= Bob Seidemann =

American photographer

Robert Emett Seidemann (December 28, 1941 – November 27, 2017) was an American graphic artist and photographer. He was known for his portraits of musicians and bands from San Francisco's counterculture in the 1960s and 1970s. Many of his images were published by Rolling Stone, by record labels, and in books.

== Biography ==
Seidemann was born on December 28, 1941, in Manhattan, New York. He grew up in Queens. Seidemann graduated from Manhattan High School of Aviation Trades, and apprenticed with photographer Tom Caravaglia in Manhattan before heading west.

=== 1960s ===
In San Francisco, he found friends among the artists in the North Beach neighborhood and environs and began working as an artist himself. He collaborated with friends David Getz, Rick Griffin, Stanley Mouse and Alton Kelly, Big Brother and the Holding Company, George Hunter, The Charlatans, Janis Joplin and the Grateful Dead to create photographic images at the forefront of the popular and revolutionary culture of the time.

In 1969, Eric Clapton formed a new band and Seidemann was commissioned to create the cover for their album. Seidemann photographed nude 11-year-old Mariora Goschen to create what would become his most famous and controversial work, titled "Blind Faith". Not only did it become the cover and title of Blind Faith the album, but the name of the band as well.

=== 1970s ===
Although unpublished until her death in 1970, Seidemann's 1967 portraits of a semi-nude Janis Joplin earned him wide acclaim.

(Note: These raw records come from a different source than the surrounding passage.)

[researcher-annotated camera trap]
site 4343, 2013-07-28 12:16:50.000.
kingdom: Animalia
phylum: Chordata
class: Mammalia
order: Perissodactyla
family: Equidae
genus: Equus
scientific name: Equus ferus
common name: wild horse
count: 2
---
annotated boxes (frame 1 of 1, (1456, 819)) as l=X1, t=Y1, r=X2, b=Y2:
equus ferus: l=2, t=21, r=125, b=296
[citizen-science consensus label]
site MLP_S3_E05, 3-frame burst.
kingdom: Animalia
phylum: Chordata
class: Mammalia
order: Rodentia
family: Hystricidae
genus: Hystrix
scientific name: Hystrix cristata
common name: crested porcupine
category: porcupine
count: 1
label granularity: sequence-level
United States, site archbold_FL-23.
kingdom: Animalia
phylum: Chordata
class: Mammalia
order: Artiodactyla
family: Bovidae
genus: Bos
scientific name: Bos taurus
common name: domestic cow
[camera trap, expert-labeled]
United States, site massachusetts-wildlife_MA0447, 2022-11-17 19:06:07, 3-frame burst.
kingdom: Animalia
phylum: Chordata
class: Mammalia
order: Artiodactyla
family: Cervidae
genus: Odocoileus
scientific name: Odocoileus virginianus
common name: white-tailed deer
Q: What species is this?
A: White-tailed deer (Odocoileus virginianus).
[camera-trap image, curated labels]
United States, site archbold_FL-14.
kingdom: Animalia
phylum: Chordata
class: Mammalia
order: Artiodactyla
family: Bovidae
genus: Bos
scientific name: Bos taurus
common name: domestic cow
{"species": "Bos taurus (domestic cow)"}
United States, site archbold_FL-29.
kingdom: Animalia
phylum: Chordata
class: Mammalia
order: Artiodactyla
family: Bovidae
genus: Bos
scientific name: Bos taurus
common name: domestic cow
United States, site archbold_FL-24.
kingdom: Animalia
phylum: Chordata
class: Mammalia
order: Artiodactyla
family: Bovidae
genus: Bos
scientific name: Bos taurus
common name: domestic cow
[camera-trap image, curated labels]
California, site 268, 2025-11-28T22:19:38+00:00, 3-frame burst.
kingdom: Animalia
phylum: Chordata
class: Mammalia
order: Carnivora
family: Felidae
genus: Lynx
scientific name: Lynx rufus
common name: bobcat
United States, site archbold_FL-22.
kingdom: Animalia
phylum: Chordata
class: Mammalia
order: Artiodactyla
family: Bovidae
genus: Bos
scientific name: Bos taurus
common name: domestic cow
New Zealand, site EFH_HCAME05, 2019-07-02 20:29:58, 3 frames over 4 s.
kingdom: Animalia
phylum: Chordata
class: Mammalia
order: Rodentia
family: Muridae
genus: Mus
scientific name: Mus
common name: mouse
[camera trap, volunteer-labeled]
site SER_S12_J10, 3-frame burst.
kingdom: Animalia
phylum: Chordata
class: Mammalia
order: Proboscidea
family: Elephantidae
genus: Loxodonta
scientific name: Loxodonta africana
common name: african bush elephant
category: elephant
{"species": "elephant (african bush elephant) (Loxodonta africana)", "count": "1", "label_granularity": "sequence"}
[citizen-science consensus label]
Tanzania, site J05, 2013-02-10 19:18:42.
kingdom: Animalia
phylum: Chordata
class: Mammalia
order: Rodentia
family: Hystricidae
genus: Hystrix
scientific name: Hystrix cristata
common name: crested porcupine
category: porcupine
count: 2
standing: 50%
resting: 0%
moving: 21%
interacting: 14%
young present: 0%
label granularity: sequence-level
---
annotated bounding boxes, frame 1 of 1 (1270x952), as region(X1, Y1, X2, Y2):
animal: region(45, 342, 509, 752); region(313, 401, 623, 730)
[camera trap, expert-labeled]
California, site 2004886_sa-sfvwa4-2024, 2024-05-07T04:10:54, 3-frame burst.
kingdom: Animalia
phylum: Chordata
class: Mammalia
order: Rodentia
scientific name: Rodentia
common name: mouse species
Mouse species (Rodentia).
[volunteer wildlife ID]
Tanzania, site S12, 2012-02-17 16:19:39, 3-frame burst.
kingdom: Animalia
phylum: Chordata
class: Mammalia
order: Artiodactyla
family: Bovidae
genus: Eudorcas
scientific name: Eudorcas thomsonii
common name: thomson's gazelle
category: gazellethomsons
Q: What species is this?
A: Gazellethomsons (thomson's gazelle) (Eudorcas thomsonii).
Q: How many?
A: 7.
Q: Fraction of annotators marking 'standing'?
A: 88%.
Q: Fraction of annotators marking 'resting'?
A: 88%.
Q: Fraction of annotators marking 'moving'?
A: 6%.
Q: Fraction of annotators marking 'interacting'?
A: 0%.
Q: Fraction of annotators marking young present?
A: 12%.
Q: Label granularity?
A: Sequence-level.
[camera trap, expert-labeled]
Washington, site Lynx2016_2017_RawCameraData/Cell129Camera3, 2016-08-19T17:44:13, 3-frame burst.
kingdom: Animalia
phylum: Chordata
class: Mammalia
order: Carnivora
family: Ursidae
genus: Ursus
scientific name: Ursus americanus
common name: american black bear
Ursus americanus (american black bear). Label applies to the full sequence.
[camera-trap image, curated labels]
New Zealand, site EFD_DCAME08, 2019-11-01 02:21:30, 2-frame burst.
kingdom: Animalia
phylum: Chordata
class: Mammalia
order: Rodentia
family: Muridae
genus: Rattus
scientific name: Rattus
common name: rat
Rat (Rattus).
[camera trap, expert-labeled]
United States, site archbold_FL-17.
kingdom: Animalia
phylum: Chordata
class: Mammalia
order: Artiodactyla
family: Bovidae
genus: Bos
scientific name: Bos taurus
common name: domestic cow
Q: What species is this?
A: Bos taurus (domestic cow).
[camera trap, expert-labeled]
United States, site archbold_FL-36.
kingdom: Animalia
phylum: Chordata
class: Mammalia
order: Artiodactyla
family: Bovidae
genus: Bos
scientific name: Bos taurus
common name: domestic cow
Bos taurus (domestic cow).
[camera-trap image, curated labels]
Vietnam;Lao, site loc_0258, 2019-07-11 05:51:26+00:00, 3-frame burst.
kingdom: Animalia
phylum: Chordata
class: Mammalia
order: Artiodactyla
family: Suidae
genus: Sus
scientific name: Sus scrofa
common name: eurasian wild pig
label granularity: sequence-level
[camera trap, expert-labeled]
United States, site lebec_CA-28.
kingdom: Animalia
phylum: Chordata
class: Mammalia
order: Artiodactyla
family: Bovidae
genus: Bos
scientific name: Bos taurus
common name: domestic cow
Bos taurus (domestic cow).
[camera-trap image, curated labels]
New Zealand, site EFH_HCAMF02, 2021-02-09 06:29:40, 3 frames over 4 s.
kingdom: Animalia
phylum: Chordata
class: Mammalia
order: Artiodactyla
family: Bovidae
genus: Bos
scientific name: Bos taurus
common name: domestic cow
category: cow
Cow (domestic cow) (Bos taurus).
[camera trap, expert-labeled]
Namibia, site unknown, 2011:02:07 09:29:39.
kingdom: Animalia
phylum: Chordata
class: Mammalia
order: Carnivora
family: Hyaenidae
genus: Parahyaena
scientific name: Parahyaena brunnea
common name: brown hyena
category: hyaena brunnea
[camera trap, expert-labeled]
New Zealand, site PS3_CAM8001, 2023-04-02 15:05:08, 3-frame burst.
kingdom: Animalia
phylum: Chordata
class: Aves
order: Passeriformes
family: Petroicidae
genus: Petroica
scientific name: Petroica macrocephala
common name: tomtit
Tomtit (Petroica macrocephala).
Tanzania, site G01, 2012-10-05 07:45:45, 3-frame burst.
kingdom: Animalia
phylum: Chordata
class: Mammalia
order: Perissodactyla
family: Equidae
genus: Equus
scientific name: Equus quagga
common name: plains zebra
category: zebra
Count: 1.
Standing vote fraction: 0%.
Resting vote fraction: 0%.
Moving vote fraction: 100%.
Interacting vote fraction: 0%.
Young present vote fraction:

Seidemann also photographed the Grateful Dead a number of times during their peak, both for posters and album liners, as well as designing the covers for Jerry Garcia's debut solo album, Garcia, and the Grateful Dead's Wake of the Flood with Rick Griffin illustrating.

His work was included in the Annie Leibovitz edited book, Shooting Stars: the Rolling Stones Book of Portraits (Straight Arrow Press, 1973), alongside photographers Herb Greene, Jim Marshall, Baron Wolman, Annie Leibovitz, Nevis Cameron, Ed Caraeff, David Gahr, Barry Feinstein, Ethan Russell, and others.

From 1974 till 1984 Seidemann produced more than 60 record album covers in Los Angeles, among them Jackson Browne's Late for the Sky and Neil Young's On the Beach. His cover photo for the 1978 Bob Seger album Stranger in Town, shot in the Hollywood Hills, became an iconic Seger photo.

=== 1980s to present ===
From the late 1980s till 2000, Seidemann produced a portfolio of 302 aviation-themed photographs entitled "Airplane as Art". Striking abstract photographs of all manner of aircraft and environmental portraits of aircraft engineers, designers, and pilots make up the collection. “Airplane As Art” is in included in the Getty Museum Photography Collection, Smithsonian National Air and Space Museum, McDermott Library, UTDallas, and the Boeing Corporate Collection.

A portfolio sold at Sotheby's on October 12, 2000, for $236,750. His 1969 "Blind Faith" flush-mounted and signed chromogenic photo print, edition (17/30), sold at Sotheby's New York on June 24, 2014 (lot 20), at $17,500 (with buyer's premium).